New Zealand is land grabbing too: Fonterra has extensive Latin American operations (although Latin America embraces and encourages this, it seems). And we need foreign capital: I read somewhere on my travels that the proportion of such investment has declined, significantly; and Bernard Hickey, in characteristic style, says we made a sort of Faustian pact, exchanging future sovereignty for a credit binge, and now the devil is extracting his price.

But two things bother me.

First, this feels like another instance of burning the furniture to keep warm — putting the country’s capital assets up on the auction block, with no guarantee of net benefit. We should be as wary of the smashing downsides of corporate colonisation, as we are eager to ride its wave of benefits: it prices ordinary farmers and their aspirants out of the Kiwi way of life.

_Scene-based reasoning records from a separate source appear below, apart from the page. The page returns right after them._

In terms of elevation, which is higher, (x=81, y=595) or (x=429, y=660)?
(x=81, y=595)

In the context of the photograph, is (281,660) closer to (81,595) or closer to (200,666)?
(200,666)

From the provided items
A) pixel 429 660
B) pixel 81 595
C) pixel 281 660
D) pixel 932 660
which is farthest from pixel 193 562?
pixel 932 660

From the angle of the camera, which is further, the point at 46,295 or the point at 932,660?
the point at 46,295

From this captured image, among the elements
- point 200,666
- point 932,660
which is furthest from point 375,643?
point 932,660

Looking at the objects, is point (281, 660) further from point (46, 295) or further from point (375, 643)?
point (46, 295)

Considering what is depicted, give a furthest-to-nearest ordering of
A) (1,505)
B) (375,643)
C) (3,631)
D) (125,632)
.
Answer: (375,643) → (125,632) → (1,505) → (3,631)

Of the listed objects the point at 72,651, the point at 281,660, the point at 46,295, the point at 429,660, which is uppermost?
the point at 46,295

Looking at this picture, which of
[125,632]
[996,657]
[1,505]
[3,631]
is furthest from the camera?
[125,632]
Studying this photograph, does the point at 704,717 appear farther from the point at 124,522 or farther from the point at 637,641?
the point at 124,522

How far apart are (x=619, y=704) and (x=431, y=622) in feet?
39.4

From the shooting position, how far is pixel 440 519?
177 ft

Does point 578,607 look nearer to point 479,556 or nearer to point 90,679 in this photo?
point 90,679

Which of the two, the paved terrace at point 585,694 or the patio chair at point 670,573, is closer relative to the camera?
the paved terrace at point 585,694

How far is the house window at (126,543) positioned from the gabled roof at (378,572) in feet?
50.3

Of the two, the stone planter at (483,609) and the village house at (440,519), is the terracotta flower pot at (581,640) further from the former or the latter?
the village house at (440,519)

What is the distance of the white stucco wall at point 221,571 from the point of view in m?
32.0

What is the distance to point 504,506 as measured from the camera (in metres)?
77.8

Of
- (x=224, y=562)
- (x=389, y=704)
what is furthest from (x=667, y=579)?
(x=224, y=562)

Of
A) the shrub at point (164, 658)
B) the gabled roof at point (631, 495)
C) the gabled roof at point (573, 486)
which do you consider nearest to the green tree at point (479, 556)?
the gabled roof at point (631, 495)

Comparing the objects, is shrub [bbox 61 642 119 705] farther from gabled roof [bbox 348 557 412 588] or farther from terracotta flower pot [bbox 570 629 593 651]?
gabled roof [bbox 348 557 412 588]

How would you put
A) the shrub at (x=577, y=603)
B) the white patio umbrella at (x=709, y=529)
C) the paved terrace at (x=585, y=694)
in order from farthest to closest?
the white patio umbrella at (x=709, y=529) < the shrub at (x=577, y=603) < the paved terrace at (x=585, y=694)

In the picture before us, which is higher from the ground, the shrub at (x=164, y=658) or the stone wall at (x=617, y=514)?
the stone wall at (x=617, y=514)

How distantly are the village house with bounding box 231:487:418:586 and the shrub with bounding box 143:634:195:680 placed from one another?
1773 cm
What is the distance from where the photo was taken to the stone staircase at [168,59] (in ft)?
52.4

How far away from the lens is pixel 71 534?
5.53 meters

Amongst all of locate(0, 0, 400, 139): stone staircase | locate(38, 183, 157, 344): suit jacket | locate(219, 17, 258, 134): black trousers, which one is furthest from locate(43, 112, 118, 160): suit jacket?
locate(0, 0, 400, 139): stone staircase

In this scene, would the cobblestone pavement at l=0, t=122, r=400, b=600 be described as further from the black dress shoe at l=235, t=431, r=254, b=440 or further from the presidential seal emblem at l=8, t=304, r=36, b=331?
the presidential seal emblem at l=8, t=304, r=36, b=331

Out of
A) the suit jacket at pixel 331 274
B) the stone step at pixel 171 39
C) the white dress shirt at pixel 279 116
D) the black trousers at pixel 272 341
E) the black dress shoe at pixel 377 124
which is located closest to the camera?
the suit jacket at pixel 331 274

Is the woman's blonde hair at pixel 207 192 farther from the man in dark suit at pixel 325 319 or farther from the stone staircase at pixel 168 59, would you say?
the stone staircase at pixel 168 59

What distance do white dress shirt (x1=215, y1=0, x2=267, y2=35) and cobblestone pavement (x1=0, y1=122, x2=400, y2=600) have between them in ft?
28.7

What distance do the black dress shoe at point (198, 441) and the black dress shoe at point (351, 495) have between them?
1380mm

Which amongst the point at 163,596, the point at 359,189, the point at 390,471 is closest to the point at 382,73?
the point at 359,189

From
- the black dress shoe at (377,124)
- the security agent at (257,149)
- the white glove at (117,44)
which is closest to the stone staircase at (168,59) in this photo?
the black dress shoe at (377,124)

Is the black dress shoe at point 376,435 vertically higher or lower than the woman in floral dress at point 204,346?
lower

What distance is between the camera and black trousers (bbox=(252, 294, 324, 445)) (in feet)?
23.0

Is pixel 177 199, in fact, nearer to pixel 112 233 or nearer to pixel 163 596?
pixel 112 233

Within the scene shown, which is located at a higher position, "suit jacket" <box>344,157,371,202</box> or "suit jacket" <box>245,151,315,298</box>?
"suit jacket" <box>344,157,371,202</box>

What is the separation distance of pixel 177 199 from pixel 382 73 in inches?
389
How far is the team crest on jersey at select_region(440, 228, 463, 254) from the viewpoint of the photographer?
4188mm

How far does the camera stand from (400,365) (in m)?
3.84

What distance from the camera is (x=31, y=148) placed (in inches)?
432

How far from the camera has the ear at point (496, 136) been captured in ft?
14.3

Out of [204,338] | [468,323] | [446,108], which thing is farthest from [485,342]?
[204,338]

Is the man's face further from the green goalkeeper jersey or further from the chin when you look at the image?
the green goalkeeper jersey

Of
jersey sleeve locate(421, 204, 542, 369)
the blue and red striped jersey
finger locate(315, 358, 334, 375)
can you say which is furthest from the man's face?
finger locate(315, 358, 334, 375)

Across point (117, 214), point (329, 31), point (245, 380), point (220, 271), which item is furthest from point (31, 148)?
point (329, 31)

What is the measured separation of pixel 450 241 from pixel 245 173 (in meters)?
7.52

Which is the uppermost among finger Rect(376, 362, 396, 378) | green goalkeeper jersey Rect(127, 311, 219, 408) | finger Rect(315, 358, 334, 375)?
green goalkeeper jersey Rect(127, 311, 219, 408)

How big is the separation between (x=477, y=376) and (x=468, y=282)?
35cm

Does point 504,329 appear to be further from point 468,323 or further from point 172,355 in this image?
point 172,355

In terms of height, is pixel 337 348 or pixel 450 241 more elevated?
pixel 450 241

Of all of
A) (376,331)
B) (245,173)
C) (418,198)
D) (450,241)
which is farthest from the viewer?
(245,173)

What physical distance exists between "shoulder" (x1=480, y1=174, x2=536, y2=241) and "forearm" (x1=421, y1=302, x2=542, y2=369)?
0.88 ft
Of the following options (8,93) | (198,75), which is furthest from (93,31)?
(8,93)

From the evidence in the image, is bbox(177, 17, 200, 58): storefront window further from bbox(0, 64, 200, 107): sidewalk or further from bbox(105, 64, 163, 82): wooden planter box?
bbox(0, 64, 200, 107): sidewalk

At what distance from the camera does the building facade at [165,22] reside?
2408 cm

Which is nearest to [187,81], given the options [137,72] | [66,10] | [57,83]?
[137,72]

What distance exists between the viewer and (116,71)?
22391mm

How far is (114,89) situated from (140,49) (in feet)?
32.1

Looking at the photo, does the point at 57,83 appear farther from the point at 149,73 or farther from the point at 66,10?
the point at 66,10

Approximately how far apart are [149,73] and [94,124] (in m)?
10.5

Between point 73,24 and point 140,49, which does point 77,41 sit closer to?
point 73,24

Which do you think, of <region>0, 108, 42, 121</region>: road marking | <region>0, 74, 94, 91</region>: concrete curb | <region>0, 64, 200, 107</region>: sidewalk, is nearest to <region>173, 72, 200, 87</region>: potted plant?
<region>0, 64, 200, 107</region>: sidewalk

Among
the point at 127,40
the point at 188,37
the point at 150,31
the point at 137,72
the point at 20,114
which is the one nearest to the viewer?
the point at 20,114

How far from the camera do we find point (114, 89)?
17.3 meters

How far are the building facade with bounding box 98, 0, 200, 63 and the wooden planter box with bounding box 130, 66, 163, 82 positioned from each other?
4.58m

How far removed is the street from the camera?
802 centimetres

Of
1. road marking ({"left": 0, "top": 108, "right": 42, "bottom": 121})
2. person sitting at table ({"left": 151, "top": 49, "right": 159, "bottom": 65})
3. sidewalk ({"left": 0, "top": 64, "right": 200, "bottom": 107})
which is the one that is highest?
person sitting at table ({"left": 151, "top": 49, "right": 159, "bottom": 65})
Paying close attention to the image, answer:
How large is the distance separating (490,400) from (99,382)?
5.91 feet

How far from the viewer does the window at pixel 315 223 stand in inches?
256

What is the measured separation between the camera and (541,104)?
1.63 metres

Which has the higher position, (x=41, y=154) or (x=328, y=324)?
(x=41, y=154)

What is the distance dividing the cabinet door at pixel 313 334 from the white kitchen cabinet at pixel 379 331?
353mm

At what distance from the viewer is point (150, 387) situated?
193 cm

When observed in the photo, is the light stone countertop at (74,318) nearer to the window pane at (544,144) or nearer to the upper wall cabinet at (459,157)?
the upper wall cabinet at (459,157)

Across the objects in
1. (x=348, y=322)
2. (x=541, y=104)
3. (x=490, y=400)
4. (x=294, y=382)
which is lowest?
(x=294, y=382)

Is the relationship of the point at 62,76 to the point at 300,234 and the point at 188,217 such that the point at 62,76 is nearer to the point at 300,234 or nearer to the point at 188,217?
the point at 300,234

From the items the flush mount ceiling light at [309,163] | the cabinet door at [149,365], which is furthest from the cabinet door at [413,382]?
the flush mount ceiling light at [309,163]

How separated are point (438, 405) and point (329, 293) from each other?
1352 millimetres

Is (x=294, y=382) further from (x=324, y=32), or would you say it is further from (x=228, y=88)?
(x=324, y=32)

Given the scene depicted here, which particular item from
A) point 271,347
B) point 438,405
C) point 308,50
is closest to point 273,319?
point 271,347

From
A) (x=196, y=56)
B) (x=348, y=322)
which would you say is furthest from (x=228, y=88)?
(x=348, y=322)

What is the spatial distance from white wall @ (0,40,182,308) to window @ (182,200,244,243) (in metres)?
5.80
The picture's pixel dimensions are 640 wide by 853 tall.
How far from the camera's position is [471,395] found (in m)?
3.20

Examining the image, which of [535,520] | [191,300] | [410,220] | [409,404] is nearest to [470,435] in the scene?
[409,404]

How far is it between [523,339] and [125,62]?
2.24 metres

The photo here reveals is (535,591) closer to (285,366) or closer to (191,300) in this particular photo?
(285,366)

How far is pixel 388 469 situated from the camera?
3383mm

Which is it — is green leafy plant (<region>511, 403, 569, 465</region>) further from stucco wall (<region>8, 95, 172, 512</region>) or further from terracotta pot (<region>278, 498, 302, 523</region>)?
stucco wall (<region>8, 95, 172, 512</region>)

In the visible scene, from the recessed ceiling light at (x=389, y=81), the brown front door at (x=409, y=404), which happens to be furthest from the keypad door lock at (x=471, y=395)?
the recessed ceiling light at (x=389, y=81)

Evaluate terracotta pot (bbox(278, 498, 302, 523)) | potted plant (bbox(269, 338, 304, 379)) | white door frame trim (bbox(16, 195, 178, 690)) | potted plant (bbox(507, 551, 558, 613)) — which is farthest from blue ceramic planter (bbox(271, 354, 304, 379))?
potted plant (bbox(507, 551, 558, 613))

Second, whereas other countries are taking explicit forceful steps to secure the future for their citizens, and the United Nations, et al are becoming strident, we are the grasshopper who sang all summer. If nothing else, food and water security are basics New Zealanders should be able to count on, but from that biggest blessing also stems our biggest risk: complacency. Here, I wrote about factors driving the rising cost of food, and our exposure to all of them, by having embraced so wholeheartedly the international commodity market, and dairy specialisation — not unlike Cuba and sugar. Here, I found that no one quite knows how much food we import: it might be as much as one third, all unlabelled, undermining the individual sovereignty of personal choice.

Similar thoughts are expressed with some strength, in an unexpected quarter, here (Federated Farmers dairy spokesperson Lachlan McKenzie) and here (Andrew Ferrier, Fonterra chief executive) and here (Sir Henry van der Heyden, Fonterra chair). Never mind the slight double standard, because their basic points are sound: we need a conscious national strategy around food production land and assets, the farming kingpins are saying, and a properly developed policy on food security, and prime earner Fonterra needs to make itself more resilient.

Call me cynical… I doubt Fonterra’s true concern is household food security, in the daily meal-on-the-table sense, as opposed to its (and our collective) self-interest in not waking up one morning to find itself offshore-owned. Think back to 2007 and early 2008, and the prices of blocks of cheese. That’s life, Fonterra said. Market prices. Nothing we can do. So I think what they’re really talking about is my first national asset point, but let’s not quibble: everyone else is alive to this issue, and our government needs to wake up, fast.

Agriculture Minister David Carter has acknowledged the issues. But it needs more than lip service. If, as it seems, a somewhat looser strategy is afoot, the onus is on the government — for any particular investment that the Overseas Investment Office approves, as well as the governing policy framework — to explain what the benefits will be, and why they exceed the costs.